How to Iterate to Identify Concurrent Users

Anonymous Monk has asked for the wisdom of the Perl Monks concerning the following question:

Replies are listed 'Best First'.
Re: How to Iterate to Identify Concurrent Users (trees, merge) by tye (Sage) on Oct 26, 2007 at 01:36 UTC
This is exactly the type of problem that I've wanted to solve with Perl that lead me to propose that Perl add tree-based, very efficient, sorted hashes in a future version (such that entries in the hash are sorted by key). Since Perl doesn't have that, you could certainly find a module that implements hashes with sorted keys and use that (if the max number of concurrent users is not huge, then the performance should be acceptable). Then you read the "start" records in chronological order and insert them into a sorted hash with the "end" date as the key. Then you basically do a merge on the "start" records that you are reading and on the ever-changing hash of still-current users. Each time you insert a new "start" record into the hash, you first remove all of the items having an "end" date prior to the new "start" date. Track the size of the hash at each step to see how many concurrent users you have as you progress through (past) time. The other route I'd go is producing a second stream of records sorted by "end" time. You could do this by putting the records into a database with an index on the "start" time and an index on the "end" time (or just do an "order by" on the computed "end" time, if your problem size isn't too large for that to be reasonable). Or you could just produce a second log file with the "end" time up front and use an efficient external 'sort' command to put that second log in the desired order. Then you merge the two streams. Reading a record from the "start" stream adds an item to your hash of "concurrent users" (keyed by user ID this time). Reading a record from the "end" stream deletes an item from your hash. If you have the added complexity of perhaps multiple transactions per user, then you'd add a second hash recording the number of concurrent transactions for each user and delete each user when their count goes to zero. - tye	[reply]

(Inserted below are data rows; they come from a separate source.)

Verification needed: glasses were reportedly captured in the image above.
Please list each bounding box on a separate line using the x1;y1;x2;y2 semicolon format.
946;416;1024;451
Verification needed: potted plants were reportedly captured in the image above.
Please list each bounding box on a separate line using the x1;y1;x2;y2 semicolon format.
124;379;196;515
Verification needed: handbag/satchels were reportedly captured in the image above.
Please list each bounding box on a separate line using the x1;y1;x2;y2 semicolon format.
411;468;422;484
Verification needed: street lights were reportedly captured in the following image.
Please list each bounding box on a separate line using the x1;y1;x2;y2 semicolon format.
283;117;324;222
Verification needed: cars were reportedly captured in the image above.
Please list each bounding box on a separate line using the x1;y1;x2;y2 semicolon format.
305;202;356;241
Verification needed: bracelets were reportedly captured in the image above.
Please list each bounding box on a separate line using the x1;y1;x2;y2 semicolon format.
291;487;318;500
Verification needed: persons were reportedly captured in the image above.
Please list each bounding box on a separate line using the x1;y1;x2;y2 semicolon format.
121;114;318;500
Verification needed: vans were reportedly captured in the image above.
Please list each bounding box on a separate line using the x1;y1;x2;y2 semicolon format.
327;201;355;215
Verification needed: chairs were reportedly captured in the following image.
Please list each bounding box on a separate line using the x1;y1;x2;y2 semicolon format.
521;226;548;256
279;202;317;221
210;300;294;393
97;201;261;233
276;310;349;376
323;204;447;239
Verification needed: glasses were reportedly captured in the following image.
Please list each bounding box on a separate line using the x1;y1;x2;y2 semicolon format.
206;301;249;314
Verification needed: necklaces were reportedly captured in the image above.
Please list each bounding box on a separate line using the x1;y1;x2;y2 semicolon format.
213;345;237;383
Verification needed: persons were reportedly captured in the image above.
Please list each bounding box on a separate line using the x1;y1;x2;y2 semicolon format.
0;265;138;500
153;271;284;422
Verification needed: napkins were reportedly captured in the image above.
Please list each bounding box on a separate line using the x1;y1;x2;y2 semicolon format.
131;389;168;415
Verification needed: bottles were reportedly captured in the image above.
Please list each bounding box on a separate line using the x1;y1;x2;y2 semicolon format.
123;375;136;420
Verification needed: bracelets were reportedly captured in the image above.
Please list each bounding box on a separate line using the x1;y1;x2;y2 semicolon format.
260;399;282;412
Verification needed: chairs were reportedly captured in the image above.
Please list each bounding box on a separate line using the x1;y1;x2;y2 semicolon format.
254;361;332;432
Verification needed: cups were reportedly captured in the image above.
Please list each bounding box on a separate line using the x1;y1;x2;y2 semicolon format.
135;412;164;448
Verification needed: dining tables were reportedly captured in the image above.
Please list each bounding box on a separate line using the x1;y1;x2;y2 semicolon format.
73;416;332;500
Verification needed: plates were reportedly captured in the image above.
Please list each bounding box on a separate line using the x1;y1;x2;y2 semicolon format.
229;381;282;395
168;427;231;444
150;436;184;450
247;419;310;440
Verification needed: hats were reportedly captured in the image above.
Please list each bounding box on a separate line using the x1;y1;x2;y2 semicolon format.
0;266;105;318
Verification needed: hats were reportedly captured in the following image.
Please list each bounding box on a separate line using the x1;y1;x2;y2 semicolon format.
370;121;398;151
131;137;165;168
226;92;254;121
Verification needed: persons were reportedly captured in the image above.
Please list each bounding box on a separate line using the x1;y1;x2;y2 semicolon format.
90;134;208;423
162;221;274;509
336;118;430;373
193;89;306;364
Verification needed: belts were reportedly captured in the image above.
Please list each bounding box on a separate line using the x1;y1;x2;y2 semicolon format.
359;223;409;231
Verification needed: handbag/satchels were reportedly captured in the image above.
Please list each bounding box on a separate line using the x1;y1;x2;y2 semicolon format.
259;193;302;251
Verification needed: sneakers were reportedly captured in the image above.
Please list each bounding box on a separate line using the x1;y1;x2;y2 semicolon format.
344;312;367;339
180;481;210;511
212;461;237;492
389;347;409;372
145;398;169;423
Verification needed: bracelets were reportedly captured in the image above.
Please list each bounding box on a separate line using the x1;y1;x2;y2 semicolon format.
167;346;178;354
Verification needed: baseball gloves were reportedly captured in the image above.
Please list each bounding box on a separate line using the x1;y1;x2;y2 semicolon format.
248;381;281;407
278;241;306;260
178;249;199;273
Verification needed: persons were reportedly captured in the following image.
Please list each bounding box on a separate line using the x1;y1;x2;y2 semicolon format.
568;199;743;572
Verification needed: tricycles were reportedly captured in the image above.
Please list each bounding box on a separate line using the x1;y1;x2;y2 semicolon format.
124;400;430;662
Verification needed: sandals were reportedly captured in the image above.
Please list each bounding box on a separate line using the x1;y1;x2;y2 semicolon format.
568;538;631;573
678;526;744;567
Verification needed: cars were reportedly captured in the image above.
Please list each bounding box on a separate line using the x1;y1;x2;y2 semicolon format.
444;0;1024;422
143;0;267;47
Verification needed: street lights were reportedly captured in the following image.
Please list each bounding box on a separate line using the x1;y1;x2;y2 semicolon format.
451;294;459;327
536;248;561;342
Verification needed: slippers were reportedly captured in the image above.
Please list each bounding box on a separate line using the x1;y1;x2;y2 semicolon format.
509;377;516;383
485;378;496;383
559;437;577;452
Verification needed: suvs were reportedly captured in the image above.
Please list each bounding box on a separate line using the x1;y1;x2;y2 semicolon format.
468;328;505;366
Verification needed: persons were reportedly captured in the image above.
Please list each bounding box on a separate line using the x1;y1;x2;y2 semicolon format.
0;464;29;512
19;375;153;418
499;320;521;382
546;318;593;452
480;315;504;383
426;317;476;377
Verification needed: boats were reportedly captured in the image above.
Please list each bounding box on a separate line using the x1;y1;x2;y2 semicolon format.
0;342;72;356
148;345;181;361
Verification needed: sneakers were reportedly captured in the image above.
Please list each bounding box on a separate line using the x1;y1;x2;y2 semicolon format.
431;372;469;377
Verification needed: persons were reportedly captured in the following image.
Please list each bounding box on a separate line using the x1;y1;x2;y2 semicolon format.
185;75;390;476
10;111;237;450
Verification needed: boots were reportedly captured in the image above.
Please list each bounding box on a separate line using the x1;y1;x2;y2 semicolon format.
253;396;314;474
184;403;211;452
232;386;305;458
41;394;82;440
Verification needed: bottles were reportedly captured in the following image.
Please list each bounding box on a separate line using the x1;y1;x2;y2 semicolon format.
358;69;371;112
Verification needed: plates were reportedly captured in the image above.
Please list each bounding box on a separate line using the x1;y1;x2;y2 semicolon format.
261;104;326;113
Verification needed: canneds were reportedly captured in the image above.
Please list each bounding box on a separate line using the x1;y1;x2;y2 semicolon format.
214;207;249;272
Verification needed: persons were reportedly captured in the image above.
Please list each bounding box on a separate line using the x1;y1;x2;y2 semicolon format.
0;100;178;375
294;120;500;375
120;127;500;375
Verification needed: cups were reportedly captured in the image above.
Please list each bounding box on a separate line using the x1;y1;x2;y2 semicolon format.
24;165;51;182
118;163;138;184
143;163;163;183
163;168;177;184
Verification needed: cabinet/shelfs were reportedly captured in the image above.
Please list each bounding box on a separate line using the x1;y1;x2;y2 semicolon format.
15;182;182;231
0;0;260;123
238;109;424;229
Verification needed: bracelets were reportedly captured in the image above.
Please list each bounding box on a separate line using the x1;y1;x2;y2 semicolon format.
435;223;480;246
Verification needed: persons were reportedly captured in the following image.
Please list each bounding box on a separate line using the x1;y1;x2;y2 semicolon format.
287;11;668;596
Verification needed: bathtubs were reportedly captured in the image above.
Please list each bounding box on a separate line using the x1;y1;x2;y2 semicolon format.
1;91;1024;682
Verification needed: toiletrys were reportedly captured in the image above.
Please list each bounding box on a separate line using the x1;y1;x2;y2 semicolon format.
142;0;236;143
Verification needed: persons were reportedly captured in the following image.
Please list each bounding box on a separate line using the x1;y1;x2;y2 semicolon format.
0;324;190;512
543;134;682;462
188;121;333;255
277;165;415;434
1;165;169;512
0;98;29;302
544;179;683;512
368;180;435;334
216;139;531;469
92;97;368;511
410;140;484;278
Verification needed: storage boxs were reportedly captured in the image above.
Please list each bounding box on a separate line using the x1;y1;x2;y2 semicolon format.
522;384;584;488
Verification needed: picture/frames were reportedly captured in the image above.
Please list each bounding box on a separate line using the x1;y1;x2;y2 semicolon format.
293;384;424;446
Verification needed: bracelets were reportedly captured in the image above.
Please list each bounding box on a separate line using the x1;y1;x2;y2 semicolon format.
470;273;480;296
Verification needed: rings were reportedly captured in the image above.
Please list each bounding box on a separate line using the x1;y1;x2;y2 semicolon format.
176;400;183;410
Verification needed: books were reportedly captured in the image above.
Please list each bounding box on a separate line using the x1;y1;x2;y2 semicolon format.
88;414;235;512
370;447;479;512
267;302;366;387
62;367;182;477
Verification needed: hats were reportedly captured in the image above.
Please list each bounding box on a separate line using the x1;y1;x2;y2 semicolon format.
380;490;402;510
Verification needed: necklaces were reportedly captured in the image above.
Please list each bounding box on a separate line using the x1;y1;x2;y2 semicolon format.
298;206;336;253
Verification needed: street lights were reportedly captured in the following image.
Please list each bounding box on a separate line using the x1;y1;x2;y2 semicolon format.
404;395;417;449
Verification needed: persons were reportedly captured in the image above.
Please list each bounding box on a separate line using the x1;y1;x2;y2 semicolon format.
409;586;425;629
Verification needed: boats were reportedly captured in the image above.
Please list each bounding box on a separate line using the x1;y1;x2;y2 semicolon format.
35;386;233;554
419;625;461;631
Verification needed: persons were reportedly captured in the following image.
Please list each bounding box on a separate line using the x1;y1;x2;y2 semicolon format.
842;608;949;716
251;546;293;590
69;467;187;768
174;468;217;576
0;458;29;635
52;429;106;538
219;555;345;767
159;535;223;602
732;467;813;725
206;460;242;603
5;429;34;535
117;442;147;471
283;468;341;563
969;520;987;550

Re^2: How to Iterate to Identify Concurrent Users (trees, merge) by Limbic~Region (Chancellor) on Oct 26, 2007 at 14:14 UTC
tye, Since Perl doesn't have that, you could certainly find a module that implements hashes with sorted keys and use that... I wrote Tie::Hash::Sorted as a result of someone at this site wanting a sorted hash. It was written with every effort at optimizations a monk with a little over a year of perl under his belt could muster. Cheers - L~R	[reply]
Re: How to Iterate to Identify Concurrent Users (SQL) by fenLisesi (Priest) on Oct 26, 2007 at 08:50 UTC
You could use SQL, as tye hinted. Suppose you load your data into a table named `sesn` (session) with fields `sesn_id, usr_id, sesn_bgn, sesn_end` and whatever else you may need, properly indexed etc. Then, a query like the following should do what you want (untested): `SELECT foo.usr_id AS user, foo.sesn_id AS session1, bar.sesn_id AS session2, foo.sesn_bgn AS start1, bar.sesn_bgn AS start2, foo.sesn_end AS end1, bar.sesn_end AS end2 FROM sesn foo, sesn bar WHERE foo.usr_id = bar.usr_id AND bar.sesn_bgn >= foo.sesn_bgn AND bar.sesn_bgn <= foo.sesn_end AND foo.sesn_id != bar.sesn_id -- AND (conditions on min duration etc here)` [download] Here I have assumed that you are trying to track multiple simultaneous sessions by the same user. If that's not what you meant, adjust accordingly. Hope this helps. Cheers.	[reply] [d/l] [select]
Re^2: How to Iterate to Identify Concurrent Users (SQL) by Anonymous Monk on Oct 26, 2007 at 13:32 UTC
Thanks tye and fenLisesi. I initially started with a database model but found it to be more cumbersome. After your good advice, I created a view and ran fenLisesi query with some modifications. It did the trick. Its slow though but it gets me what I need. I'll benchmark it with Perl code to see which is more efficient. You monks rock!!! `create view foo as select session_id, start_session, end_session, user +_id from bar;` [download] </code> Then I ran `SELECT DISTINCT foo.user_id AS user, foo.session_id AS session1, bar.session_id AS session2, foo.start_session AS start1, bar_.start_session AS start2, foo.end_session AS end1, bar_.end_session AS end2 FROM foo,bar WHERE foo.user_id != bar_.user_id AND bar_.start_session >= foo.start_session AND bar_.start_session <= foo.end_session AND foo.session_id != bar_.session_id order by start1 ASC;` [download]	[reply] [d/l] [select]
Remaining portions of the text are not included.